What needs to be done:
Extend the court opinion excerpt about Puerto Rico's Law 75 by writing what follows its final sentence.

Extracted text:

========

Second, with utmost respect to the Puerto Rico Magistrate Judge and District Court Judge, the Court respectfully disagrees with their interpretation of Law 75 and the parties' Membership Agreements for the reasons set forth in detail in the October Order. As the Court explained in that Order, Law 75 does not prohibit an Illinois principal, such as Plaintiff, from suing a Puerto Rican dealer, such as Masso or Caguas, outside of Puerto Rico. Law 75 provides as follows:

Any stipulation that obligates a dealer to adjust, arbitrate or litigate any controversy that comes up regarding his dealer's contract outside of Puerto Rico, or under foreign law or rule of law, shall be likewise considered as violating the public policy set forth by this chapter and is therefore null and void.

========

Supplied data:

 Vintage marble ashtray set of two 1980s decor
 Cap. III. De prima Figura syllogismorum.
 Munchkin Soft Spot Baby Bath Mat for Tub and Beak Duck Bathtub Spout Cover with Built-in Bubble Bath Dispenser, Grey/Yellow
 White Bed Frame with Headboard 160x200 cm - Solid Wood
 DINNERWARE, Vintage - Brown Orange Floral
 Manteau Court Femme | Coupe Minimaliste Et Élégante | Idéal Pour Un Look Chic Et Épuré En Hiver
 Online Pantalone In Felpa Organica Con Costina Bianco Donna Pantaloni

========

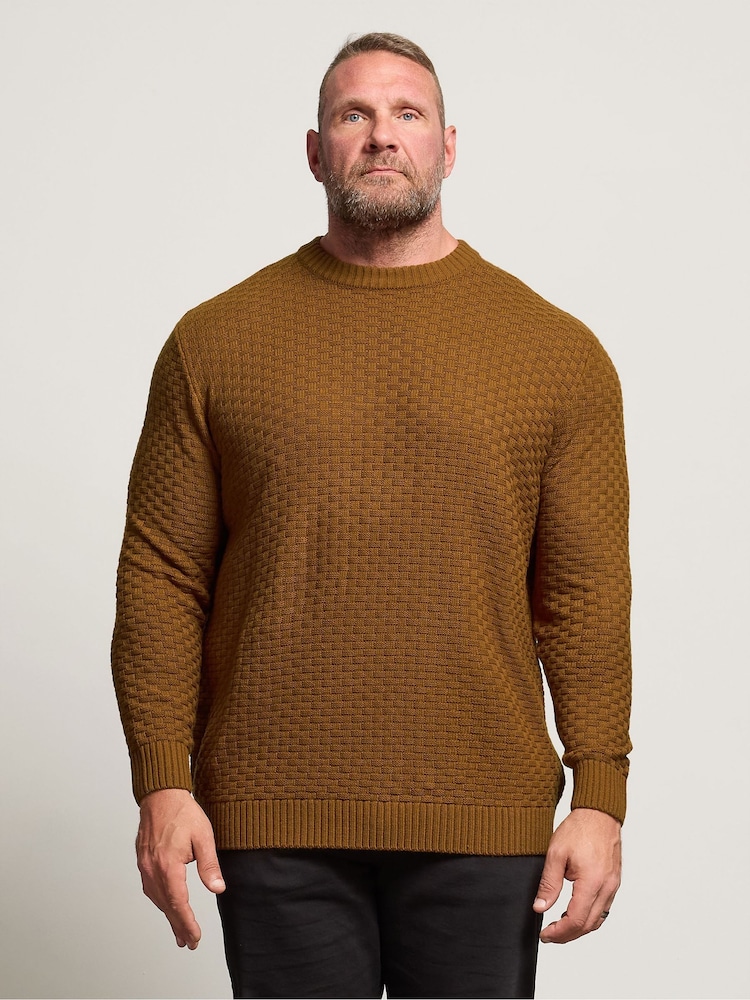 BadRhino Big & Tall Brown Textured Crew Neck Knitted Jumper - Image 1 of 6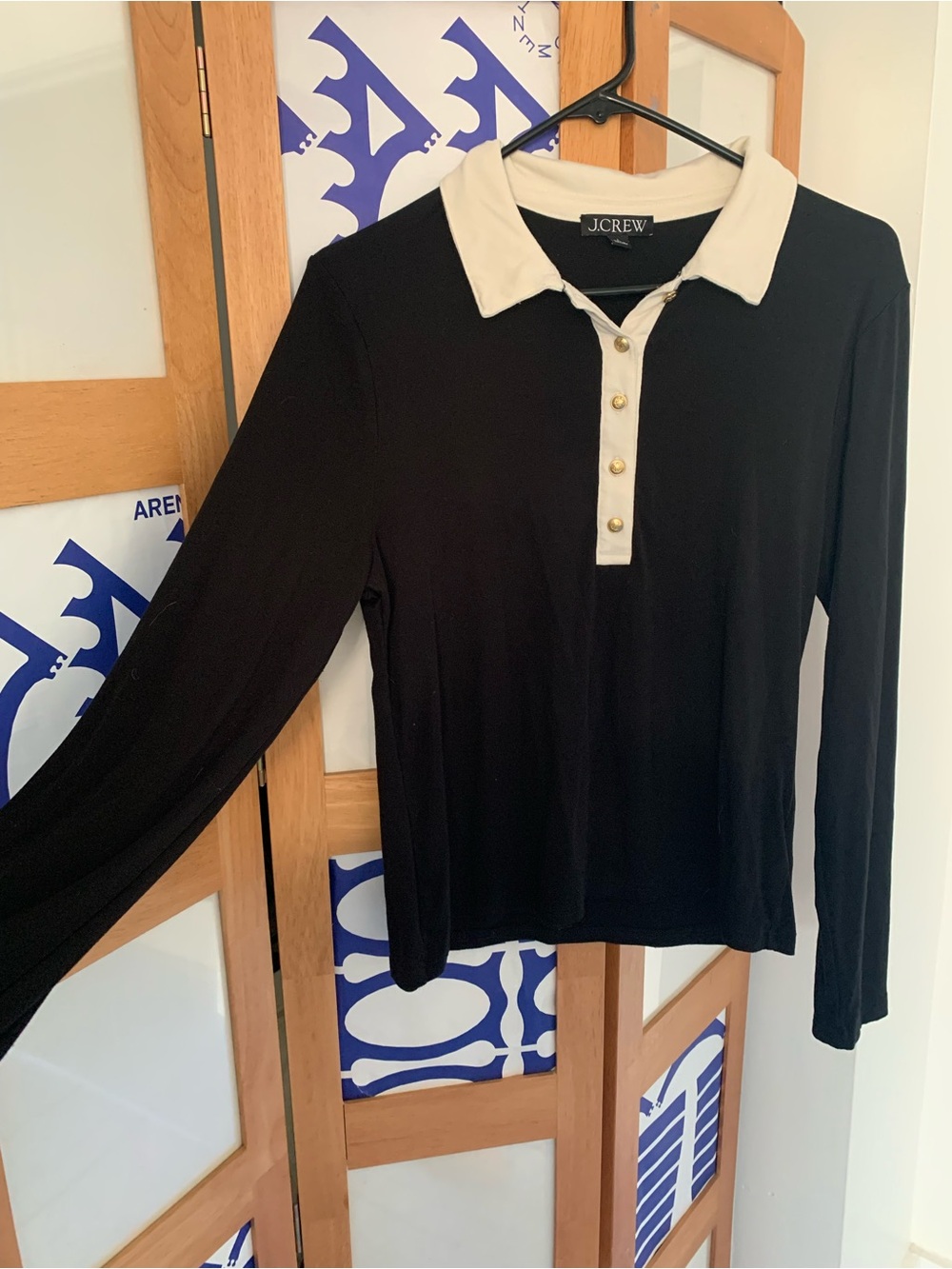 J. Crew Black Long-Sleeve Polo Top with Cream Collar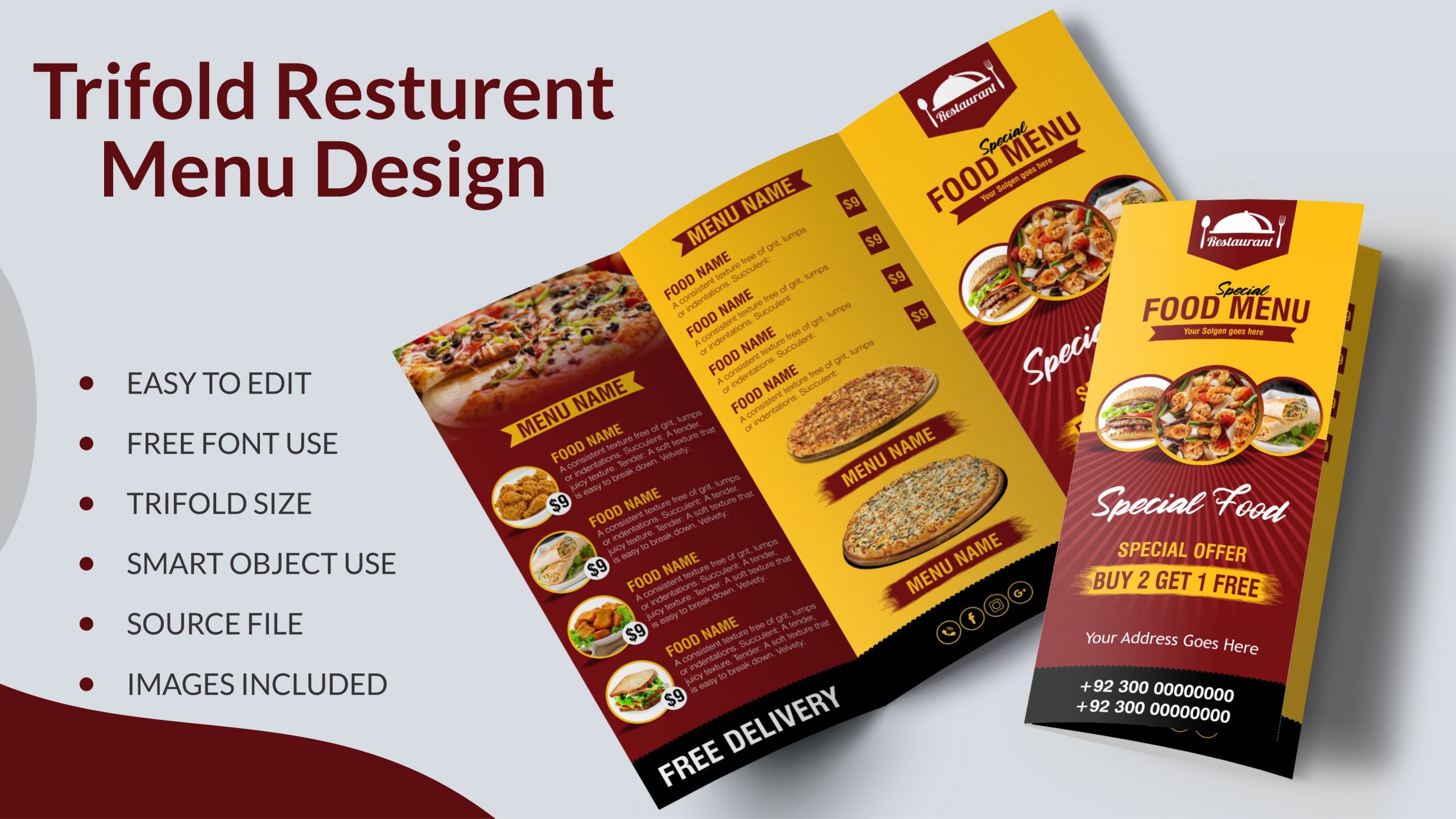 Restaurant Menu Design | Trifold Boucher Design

========

Result:
P.R. Laws Ann. tit. 10, § 278b-2. In other words, pursuant to Law 75, a stipulation that obligates a Puerto Rican dealer to litigate claims outside of Puerto Rico is void as against public policy. Id. (emphasis added). As the Court held in the October Order, such a rule has no application here, where, as both parties freely admit, the forum selection clause in the Membership Agreements is permissive and therefore does not "obligate" Defendants to litigate outside of Puerto Rico.*fn3

III. The Court Did Not Err By Relying on Case Law That Pre-Dates Conbraco

Defendants argue that the Court erred by relying on pre-Conbraco cases for the proposition that Plaintiff is not enjoined by law from bringing a lawsuit under the Membership Agreements in a forum other than Puerto Rico. Defendants' argument, however, is easily dispelled.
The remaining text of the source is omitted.